■ **TASK DETAILS**: Working through the lines below, return each one that holds "fraud".

Collected data:
::::::::

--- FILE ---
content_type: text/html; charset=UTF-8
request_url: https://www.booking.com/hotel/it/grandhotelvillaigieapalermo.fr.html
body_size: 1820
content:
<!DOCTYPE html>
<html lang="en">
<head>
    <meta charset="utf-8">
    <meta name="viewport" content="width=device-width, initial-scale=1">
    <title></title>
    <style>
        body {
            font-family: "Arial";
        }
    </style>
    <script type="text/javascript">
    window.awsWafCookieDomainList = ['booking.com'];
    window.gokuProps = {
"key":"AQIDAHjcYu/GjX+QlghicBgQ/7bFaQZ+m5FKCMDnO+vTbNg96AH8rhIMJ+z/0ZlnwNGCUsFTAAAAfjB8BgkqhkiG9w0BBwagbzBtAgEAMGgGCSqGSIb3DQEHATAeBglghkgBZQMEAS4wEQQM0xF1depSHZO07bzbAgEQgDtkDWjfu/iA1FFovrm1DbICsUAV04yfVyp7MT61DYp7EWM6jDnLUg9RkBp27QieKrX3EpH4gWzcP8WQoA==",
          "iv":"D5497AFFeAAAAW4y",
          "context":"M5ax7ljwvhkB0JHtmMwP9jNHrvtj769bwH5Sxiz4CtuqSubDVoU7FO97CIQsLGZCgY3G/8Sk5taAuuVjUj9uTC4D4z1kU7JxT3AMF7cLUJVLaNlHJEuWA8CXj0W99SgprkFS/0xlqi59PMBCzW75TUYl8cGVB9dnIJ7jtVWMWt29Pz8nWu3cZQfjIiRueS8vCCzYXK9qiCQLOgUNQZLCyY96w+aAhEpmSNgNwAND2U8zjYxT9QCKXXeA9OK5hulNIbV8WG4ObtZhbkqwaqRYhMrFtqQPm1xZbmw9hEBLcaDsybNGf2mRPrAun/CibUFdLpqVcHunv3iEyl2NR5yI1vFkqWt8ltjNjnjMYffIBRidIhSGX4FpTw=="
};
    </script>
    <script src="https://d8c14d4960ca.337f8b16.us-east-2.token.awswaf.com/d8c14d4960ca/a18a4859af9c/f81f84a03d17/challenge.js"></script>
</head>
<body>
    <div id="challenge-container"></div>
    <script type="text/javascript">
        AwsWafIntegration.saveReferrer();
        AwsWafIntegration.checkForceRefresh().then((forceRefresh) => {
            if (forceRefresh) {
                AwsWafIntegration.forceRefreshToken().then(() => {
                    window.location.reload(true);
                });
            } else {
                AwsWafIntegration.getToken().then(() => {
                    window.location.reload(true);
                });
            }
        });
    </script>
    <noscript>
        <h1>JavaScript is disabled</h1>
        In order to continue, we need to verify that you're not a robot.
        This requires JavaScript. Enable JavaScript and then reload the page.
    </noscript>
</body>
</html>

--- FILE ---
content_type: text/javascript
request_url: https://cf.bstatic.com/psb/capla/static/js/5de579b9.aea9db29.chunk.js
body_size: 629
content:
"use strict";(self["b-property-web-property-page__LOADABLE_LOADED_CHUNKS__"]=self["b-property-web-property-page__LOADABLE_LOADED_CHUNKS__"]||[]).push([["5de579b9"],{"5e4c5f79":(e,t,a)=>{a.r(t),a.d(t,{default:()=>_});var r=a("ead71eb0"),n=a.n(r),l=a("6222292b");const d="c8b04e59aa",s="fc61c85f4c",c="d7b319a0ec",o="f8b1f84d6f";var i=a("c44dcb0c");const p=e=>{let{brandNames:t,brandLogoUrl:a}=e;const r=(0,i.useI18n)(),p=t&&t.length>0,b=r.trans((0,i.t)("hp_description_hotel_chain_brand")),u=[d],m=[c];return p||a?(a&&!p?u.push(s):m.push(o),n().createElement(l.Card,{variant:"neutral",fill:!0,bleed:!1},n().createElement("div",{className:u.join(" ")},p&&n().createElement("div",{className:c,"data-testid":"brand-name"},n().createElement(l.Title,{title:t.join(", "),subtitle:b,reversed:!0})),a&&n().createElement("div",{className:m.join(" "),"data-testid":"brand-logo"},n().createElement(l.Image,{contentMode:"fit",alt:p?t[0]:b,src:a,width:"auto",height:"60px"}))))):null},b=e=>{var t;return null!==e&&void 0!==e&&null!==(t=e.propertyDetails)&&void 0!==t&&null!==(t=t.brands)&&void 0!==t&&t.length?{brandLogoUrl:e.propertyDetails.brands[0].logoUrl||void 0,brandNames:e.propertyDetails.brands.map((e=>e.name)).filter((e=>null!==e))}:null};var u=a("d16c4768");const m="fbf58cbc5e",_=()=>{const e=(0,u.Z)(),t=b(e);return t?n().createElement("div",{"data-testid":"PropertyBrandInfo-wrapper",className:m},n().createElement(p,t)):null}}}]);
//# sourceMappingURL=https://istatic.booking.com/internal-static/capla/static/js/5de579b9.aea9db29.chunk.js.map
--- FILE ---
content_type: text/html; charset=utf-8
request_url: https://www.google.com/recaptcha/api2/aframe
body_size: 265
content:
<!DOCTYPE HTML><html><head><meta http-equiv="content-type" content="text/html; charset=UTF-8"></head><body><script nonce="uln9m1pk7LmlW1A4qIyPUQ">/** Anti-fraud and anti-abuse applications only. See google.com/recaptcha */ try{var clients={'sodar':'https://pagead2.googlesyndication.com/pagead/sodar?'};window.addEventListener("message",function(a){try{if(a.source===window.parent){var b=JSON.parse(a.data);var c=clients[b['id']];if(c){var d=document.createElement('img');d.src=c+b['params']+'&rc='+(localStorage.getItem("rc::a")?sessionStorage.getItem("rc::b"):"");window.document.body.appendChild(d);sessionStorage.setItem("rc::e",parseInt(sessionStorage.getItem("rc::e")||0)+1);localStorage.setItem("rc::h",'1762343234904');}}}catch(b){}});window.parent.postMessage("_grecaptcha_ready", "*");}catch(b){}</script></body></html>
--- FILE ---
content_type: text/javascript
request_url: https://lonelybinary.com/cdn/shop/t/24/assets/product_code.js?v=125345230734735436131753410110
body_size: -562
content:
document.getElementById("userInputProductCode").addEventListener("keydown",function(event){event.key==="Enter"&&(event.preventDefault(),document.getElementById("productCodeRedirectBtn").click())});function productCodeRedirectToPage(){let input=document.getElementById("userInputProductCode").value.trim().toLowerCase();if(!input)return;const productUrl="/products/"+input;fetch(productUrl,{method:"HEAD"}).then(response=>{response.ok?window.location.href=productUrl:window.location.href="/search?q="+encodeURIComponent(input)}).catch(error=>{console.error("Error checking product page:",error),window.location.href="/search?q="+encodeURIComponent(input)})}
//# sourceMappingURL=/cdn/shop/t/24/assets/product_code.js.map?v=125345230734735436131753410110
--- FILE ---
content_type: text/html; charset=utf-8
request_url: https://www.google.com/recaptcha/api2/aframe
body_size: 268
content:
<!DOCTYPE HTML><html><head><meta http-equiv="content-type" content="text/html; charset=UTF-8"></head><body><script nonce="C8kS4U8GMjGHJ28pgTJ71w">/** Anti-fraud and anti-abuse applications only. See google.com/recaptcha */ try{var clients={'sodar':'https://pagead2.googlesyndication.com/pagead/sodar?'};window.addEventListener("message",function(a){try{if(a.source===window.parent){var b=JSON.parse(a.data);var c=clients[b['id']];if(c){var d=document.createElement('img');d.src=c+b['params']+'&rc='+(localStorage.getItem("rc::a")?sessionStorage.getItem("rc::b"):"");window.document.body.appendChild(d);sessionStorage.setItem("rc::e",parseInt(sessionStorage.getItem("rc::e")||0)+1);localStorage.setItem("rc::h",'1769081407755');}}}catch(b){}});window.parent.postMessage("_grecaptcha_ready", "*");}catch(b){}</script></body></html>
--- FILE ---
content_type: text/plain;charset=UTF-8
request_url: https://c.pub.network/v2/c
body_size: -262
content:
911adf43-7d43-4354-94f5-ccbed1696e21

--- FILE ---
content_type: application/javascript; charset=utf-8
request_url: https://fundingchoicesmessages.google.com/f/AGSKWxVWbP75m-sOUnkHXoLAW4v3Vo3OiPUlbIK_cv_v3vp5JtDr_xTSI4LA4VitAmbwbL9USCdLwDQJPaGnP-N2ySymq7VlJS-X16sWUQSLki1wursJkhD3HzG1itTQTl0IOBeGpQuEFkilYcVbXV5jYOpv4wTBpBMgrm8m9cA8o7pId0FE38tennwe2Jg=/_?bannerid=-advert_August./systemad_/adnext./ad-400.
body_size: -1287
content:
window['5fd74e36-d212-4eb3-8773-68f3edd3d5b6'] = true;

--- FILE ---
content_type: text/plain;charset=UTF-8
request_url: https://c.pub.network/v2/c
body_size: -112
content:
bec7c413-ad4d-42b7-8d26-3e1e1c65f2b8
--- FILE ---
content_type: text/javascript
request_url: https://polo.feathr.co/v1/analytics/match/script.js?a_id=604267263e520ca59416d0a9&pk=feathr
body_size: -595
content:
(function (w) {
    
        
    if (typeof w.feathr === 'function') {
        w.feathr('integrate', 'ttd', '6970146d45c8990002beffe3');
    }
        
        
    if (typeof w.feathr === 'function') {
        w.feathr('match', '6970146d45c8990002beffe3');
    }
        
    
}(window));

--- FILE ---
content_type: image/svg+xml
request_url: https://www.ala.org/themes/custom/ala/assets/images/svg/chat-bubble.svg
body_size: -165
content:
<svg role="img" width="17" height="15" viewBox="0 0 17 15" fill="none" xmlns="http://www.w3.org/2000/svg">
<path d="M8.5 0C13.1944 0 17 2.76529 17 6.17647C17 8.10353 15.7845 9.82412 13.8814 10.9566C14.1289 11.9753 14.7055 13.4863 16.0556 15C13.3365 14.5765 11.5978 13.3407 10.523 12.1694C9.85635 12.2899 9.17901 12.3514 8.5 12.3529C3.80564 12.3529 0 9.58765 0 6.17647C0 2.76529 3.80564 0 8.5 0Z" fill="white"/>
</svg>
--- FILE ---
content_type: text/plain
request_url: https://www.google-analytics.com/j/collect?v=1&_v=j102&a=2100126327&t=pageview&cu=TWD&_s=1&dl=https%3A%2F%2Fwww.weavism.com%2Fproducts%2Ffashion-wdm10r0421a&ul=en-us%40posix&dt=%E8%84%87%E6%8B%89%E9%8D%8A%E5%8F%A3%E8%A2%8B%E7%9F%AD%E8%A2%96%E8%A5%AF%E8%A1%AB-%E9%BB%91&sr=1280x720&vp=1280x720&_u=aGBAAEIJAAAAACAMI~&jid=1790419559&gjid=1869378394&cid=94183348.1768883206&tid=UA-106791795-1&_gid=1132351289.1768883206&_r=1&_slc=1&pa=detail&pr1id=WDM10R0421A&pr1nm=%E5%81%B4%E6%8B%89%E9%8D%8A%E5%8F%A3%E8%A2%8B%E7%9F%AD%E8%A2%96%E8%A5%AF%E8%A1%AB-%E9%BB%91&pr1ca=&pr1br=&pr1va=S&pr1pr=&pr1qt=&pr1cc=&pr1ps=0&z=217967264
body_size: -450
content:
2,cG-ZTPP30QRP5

::::::::

■ **WRITTEN RESPONSE**:
<!DOCTYPE HTML><html><head><meta http-equiv="content-type" content="text/html; charset=UTF-8"></head><body><script nonce="uln9m1pk7LmlW1A4qIyPUQ">/** Anti-fraud and anti-abuse applications only. See google.com/recaptcha */ try{var clients={'sodar':'https://pagead2.googlesyndication.com/pagead/sodar?'};window.addEventListener("message",function(a){try{if(a.source===window.parent){var b=JSON.parse(a.data);var c=clients[b['id']];if(c){var d=document.createElement('img');d.src=c+b['params']+'&rc='+(localStorage.getItem("rc::a")?sessionStorage.getItem("rc::b"):"");window.document.body.appendChild(d);sessionStorage.setItem("rc::e",parseInt(sessionStorage.getItem("rc::e")||0)+1);localStorage.setItem("rc::h",'1762343234904');}}}catch(b){}});window.parent.postMessage("_grecaptcha_ready", "*");}catch(b){}</script></body></html>
<!DOCTYPE HTML><html><head><meta http-equiv="content-type" content="text/html; charset=UTF-8"></head><body><script nonce="C8kS4U8GMjGHJ28pgTJ71w">/** Anti-fraud and anti-abuse applications only. See google.com/recaptcha */ try{var clients={'sodar':'https://pagead2.googlesyndication.com/pagead/sodar?'};window.addEventListener("message",function(a){try{if(a.source===window.parent){var b=JSON.parse(a.data);var c=clients[b['id']];if(c){var d=document.createElement('img');d.src=c+b['params']+'&rc='+(localStorage.getItem("rc::a")?sessionStorage.getItem("rc::b"):"");window.document.body.appendChild(d);sessionStorage.setItem("rc::e",parseInt(sessionStorage.getItem("rc::e")||0)+1);localStorage.setItem("rc::h",'1769081407755');}}}catch(b){}});window.parent.postMessage("_grecaptcha_ready", "*");}catch(b){}</script></body></html>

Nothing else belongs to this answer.